There is an argument that says that evangelical and charismatic churches are growing, so it’s all about church having a contemporary style and a clear message. But I don’t buy the argument. The evidence is much more mixed I think. Churches of all traditions are experiencing decline (and growth). And at the end of the day, whether it’s happy clappy or smells and bells, a significant and growing proportion of the population just ain’t interested.
It’s easy to get depressed about all that. But I think this is a providential moment for the Church to experience growth in depth. To rediscover its roots and find that home isn’t all about the familiar building and the familiar religious trappings – be they fuddy-duddy or ersatz contemporary, it’s about being alongside others as they and we encounter the mystery we call God in our lives. It will ask us to give up our settled existence and become a pilgrim people again, finding that wherever we are ‘away’, we’re home because we’re there with the One who calls us out of the immediate comforts of Ur to find new life in new places.

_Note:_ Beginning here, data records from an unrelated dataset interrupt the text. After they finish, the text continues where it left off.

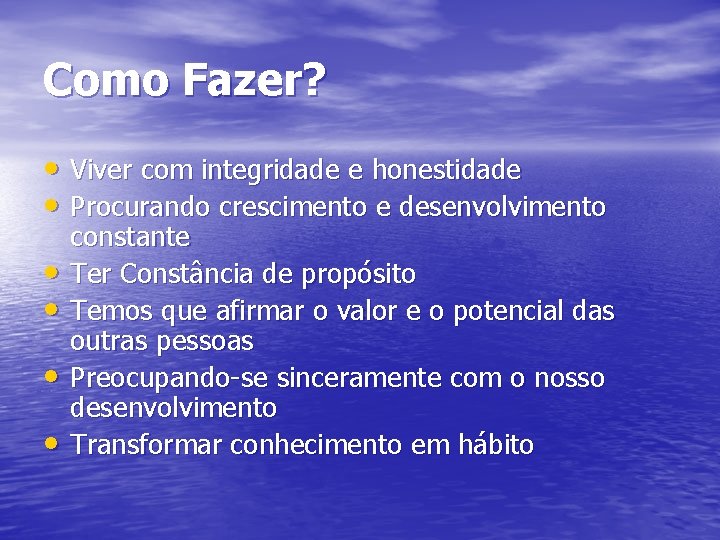 Como Fazer?

• Viver com integridade e honestidade
• Procurando crescimento e desenvolvimento constante
• Ter Constância de propósito
• Temos que afirmar o valor e o potencial das outras pessoas
• Preocupando-se sinceramente com o nosso desenvolvimento
• Transformar conhecimento em hábito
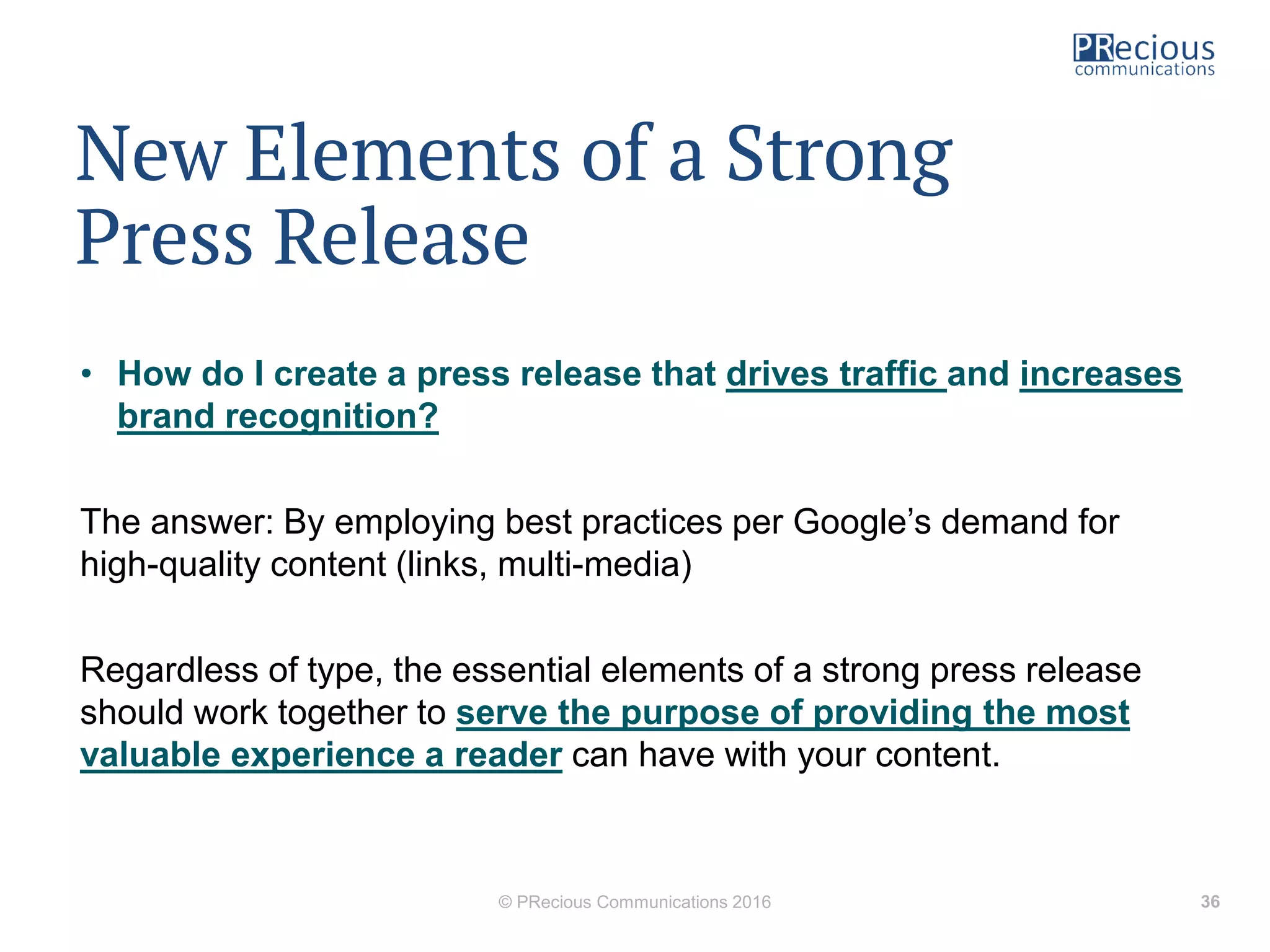 PRecious communications

New Elements of a Strong Press Release

• How do I create a press release that drives traffic and increases brand recognition?

The answer: By employing best practices per Google's demand for high-quality content (links, multi-media)

Regardless of type, the essential elements of a strong press release should work together to serve the purpose of providing the most valuable experience a reader can have with your content.

© PRecious Communications 2016

36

In that situation, we will, I’m sure find that some of our trappings are invested with new depth, meaning and vitality and that some are left aside. As a community, the congregation formerly known as St Luke’s, of which I am a part, is right in the middle of that process of re/discovery. We’ve pushed ourselves out beyond our comfort zone and found that there are some things we can’t do without just at the moment. But it is a moment and I’m beginning again to dare to hope that in the midst of all this, we will forge some genuinely new and most importantly authentic-for-our-locality ways of being and journeying with God.